Sebanyak 10 paket sembako disalurkan secara langsung dengan metode door to door. Langkah tersebut dipilih sebagai simbol kedekatan institusi pemasyarakatan dengan masyarakat serta untuk memastikan bantuan diterima tepat sasaran oleh mereka yang membutuhkan.
 
Kepala Rutan Kelas IIA Pekalongan, Nanang Adi Susanto, memimpin langsung jalannya bakti sosial bersama para pegawai.
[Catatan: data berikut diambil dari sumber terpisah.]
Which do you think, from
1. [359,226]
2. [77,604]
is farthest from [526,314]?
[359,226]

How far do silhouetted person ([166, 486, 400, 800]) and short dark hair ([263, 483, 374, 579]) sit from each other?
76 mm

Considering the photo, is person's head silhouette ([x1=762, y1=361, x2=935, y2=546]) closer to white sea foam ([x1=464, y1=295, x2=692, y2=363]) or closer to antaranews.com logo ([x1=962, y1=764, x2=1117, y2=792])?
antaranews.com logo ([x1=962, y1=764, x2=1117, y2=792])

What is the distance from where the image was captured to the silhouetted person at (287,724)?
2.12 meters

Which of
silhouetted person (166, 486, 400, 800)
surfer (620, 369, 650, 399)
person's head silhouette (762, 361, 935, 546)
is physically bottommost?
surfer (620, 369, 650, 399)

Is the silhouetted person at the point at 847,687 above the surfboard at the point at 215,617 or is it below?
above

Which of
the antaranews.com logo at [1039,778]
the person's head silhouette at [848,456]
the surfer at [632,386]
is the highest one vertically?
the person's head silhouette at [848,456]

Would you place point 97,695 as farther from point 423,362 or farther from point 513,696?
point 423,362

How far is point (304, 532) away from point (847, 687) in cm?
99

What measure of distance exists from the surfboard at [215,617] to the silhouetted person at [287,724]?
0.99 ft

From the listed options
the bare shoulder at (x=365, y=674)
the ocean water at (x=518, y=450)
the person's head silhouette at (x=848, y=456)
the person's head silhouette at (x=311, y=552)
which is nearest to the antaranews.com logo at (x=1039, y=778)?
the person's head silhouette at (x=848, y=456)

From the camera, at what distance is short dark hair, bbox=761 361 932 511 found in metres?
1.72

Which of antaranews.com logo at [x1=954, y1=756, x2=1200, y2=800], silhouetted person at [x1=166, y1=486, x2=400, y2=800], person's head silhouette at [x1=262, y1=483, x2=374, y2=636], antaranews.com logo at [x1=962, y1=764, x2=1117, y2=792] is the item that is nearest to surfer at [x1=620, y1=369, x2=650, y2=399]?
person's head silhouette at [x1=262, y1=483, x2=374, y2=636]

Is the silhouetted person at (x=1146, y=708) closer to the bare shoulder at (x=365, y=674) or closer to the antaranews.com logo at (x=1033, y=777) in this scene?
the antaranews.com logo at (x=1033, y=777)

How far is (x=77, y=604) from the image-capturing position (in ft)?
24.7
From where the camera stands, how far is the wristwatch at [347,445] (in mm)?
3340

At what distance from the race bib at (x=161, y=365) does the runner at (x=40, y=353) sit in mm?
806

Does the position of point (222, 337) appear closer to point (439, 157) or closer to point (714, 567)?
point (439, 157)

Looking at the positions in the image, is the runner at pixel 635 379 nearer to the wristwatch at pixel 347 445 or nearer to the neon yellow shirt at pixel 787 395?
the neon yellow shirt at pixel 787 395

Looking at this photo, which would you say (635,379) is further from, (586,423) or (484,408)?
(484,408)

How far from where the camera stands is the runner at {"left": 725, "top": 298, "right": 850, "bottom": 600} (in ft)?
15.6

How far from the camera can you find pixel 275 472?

Dengan mengenakan seragam dinas, rombongan menyusuri sejumlah titik di sekitar wilayah Rutan untuk menyerahkan bantuan secara langsung ke rumah-rumah warga dan lokasi para penerima manfaat.
 
“Bakti sosial ini menjadi momentum untuk mempererat hubungan Rutan dengan masyarakat sekitar, sekaligus menumbuhkan nilai empati dan gotong royong,” ujar Karutan Nanang. 
 
Ia menegaskan bahwa, Hari Bhakti Kemenimipas bukan sekadar perayaan seremonial, tetapi menjadi refleksi bagi seluruh jajaran untuk terus berkontribusi nyata dalam kehidupan sosial.
 
Karutan Nanang juga menjelaskan, pemberian sembako juga menjadi wujud rasa syukur atas terselenggaranya rangkaian kegiatan Hari Bhakti Kemenimipas perdana tahun ini. 
 
Melalui kegiatan ini, pihaknya berharap keberadaan Rutan Pekalongan semakin dirasakan manfaatnya oleh masyarakat, tidak hanya dalam hal pembinaan warga binaan, tetapi juga melalui aksi kepedulian yang langsung menyentuh kebutuhan publik.
 
"Selain pembagian sembako, sebelumnya kami juga telah menggelar beberapa rangkaian kegiatan sosial dalam rangka Hari Bhakti, seperti pelayanan kesehatan dan donor darah, yang semuanya bertujuan memperkuat hubungan harmonis dengan masyarakat dan memperluas manfaat keberadaan institusi pemasyarakatan,"tukasnya.